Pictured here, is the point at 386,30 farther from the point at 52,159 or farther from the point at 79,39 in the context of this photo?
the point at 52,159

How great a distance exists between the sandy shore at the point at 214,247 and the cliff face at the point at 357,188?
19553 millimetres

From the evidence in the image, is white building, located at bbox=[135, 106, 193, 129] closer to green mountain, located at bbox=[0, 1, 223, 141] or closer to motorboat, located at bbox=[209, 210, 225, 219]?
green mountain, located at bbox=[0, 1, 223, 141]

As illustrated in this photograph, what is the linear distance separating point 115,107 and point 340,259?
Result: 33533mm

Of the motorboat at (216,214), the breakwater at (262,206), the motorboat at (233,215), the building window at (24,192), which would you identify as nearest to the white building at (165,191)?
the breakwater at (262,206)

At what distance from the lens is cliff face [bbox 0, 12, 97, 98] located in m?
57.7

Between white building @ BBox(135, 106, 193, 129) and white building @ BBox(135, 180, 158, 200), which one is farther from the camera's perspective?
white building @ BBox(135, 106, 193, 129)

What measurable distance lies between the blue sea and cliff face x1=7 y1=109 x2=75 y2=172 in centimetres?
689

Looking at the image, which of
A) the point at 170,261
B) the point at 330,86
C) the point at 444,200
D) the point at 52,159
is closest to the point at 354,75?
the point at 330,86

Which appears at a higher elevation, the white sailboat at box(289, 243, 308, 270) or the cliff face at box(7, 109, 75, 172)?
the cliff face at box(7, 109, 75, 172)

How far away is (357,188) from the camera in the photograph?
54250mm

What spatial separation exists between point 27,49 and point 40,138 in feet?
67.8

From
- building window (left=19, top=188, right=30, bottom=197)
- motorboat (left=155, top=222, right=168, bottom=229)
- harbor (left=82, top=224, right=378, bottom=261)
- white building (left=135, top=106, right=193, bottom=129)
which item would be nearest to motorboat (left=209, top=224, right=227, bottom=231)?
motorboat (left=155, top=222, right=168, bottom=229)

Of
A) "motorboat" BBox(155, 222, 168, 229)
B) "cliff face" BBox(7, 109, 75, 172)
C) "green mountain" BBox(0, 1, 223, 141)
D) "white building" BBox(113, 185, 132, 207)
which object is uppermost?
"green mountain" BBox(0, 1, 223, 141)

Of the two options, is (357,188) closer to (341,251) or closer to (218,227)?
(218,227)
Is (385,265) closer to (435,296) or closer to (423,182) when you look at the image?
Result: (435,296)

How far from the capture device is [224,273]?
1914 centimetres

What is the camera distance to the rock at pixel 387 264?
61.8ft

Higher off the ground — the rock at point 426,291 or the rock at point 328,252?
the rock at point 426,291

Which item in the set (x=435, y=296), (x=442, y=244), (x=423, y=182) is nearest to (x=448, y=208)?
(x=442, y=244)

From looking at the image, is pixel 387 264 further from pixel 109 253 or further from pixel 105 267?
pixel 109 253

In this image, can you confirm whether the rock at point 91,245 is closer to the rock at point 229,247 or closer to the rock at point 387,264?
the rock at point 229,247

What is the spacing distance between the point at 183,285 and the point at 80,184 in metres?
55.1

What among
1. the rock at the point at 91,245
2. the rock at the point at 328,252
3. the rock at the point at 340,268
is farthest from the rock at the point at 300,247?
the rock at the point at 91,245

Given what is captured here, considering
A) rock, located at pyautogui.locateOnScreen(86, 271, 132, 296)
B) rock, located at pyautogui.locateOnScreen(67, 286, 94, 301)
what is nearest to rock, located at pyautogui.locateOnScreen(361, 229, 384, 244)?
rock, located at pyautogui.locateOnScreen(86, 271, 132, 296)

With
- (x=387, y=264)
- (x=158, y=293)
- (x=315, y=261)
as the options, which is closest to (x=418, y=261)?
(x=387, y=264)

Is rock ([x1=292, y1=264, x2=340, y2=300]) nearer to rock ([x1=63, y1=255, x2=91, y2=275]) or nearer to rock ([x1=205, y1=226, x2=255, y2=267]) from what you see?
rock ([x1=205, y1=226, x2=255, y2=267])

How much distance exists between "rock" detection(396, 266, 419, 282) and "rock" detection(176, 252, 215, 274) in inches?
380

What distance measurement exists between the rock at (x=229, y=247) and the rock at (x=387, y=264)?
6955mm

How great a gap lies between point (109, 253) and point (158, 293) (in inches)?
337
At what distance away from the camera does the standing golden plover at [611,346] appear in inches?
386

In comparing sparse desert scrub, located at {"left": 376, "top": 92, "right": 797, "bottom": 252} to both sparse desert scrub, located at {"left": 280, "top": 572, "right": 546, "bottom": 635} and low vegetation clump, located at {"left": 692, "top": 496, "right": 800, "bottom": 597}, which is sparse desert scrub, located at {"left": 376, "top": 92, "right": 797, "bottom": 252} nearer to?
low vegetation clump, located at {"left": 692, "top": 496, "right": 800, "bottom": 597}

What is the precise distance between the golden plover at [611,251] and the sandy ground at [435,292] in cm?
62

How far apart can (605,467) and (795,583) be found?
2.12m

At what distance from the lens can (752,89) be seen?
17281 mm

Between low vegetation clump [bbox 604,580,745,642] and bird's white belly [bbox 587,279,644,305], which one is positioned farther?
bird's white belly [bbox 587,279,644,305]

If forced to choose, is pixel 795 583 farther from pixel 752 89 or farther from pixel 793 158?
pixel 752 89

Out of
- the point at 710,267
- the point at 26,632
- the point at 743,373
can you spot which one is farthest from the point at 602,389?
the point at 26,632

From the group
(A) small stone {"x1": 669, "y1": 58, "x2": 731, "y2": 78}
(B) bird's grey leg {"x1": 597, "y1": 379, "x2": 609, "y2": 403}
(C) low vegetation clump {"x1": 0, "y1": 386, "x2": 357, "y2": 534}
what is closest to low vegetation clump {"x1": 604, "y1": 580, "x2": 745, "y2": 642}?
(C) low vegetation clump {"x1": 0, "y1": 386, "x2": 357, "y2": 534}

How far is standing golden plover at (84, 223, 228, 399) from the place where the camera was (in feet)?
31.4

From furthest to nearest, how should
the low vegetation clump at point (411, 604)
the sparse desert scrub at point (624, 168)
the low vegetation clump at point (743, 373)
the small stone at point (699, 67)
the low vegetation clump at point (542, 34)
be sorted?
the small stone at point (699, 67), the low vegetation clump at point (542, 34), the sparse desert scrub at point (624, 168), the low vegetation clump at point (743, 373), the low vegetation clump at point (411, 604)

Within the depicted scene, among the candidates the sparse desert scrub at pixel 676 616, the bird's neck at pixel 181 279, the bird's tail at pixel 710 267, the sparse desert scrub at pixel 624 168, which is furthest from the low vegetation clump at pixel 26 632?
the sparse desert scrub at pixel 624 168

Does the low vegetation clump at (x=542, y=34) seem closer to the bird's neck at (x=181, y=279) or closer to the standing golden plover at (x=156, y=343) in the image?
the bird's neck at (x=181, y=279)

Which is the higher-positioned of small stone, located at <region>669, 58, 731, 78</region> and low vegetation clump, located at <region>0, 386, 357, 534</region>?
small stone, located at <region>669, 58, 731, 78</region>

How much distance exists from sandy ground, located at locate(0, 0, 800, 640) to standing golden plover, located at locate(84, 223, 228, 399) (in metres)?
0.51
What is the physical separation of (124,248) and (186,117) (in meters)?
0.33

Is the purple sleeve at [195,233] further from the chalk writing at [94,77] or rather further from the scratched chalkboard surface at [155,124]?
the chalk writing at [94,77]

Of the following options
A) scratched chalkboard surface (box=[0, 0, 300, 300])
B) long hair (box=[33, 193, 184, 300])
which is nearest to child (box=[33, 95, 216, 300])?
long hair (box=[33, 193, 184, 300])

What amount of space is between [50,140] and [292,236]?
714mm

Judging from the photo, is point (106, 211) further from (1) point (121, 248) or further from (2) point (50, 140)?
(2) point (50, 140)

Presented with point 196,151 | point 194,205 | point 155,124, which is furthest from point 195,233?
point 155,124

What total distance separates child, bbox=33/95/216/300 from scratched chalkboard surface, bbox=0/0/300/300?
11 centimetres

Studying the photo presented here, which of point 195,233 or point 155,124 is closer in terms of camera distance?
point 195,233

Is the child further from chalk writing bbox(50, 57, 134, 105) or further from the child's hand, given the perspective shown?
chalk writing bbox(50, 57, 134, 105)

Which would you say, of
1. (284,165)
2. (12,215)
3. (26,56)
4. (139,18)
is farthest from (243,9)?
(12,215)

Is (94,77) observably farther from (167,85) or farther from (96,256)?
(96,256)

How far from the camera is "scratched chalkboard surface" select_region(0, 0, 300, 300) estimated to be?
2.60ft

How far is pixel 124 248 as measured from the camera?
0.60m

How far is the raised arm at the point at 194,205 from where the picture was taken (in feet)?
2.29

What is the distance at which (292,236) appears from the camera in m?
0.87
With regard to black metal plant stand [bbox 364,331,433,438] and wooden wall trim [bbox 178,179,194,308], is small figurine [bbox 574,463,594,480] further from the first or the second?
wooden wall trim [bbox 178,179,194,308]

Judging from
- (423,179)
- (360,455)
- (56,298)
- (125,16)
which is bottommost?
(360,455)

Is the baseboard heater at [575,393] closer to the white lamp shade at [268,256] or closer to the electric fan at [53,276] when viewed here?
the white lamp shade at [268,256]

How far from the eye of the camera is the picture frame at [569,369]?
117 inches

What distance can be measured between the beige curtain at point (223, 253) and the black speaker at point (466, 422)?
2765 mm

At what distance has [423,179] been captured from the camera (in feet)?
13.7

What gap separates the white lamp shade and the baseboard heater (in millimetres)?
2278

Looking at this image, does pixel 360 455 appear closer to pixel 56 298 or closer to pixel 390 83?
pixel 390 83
+ + +
GOAL OF THE EXERCISE – Tally the lines of the data above that contain the string "among", treating uppercase and lowercase letters as distinct, and give only that number.

FINISHED EXERCISE – 2